Absolute normen VGT vanaf september 2023

Beste studenten geneeskunde,

Decennialang heeft de voortgangstoets bestaan uit vragen waarvan vooraf niet bekend was hoe moeilijk die precies waren en daardoor was ook nooit van tevoren bekend hoe moeilijk een bepaalde voortgangstoets was. Dat was bij iedere toets weer net iets anders. Er zat dan ook enige variatie in hoe er gescoord werd op de opeenvolgende voortgangstoetsen. Daarom werd na elke voortgangstoets aan de hand van de behaalde scores vastgesteld hoe de toets gemaakt was en dit bepaalde de cesuur, de grens tussen “onvoldoende en voldoende”. De norm die op deze manier wordt vastgesteld heet een “relatieve norm”. De grens naar goed werd daarvan afgeleid.

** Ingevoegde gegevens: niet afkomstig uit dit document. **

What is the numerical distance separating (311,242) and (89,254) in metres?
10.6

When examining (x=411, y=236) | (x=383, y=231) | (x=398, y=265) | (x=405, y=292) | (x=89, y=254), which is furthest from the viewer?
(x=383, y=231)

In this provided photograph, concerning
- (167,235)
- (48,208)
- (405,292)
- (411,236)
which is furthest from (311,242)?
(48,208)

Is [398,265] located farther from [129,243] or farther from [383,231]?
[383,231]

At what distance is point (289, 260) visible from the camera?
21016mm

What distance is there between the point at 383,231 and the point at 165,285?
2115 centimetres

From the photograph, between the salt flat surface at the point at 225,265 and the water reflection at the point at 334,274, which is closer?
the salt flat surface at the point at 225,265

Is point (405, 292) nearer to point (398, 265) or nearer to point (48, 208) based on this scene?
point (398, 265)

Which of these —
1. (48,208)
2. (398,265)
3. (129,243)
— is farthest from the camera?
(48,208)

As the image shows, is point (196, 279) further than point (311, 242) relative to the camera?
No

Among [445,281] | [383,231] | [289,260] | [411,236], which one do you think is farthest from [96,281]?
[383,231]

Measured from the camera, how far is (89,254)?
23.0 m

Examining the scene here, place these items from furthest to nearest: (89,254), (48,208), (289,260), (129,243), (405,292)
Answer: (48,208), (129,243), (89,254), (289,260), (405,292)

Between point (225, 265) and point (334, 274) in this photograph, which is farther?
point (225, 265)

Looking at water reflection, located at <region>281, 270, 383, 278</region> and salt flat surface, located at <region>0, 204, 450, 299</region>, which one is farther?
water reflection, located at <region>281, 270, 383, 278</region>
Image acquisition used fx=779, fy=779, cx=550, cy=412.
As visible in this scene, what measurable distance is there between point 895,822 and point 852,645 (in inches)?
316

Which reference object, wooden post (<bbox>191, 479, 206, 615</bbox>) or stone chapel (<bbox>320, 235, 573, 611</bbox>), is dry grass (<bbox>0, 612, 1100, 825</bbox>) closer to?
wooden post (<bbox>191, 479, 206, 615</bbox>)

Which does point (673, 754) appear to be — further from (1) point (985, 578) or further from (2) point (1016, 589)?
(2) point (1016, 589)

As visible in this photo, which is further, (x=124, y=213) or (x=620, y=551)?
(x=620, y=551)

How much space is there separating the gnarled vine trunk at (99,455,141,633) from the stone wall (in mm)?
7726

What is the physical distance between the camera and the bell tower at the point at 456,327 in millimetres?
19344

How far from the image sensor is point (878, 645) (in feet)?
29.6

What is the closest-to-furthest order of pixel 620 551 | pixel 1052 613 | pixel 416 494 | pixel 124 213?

Sinds de introductie van de computer adaptive testing (CAT)-methode in mei 2022, wordt er gebruik gemaakt van een toetsvragenbank bestaande uit vele duizenden vragen. Van al deze vragen is inmiddels exact vastgesteld hoe moeilijk die zijn door kalibratie volgens het Rasch-model. Iedere individuele toets is opgebouwd uit 120 van deze, geijkte, vragen. Van iedere individuele toets is nu dus precies bekend hoe moeilijk die is. Als precies bekend is hoe moeilijk een toets is, is het logisch om ook een cesuur te hanteren die daarbij past omdat die rechtstreeks verbonden is met de moeilijkheid van de individuele toets: dit wordt een absolute norm genoemd.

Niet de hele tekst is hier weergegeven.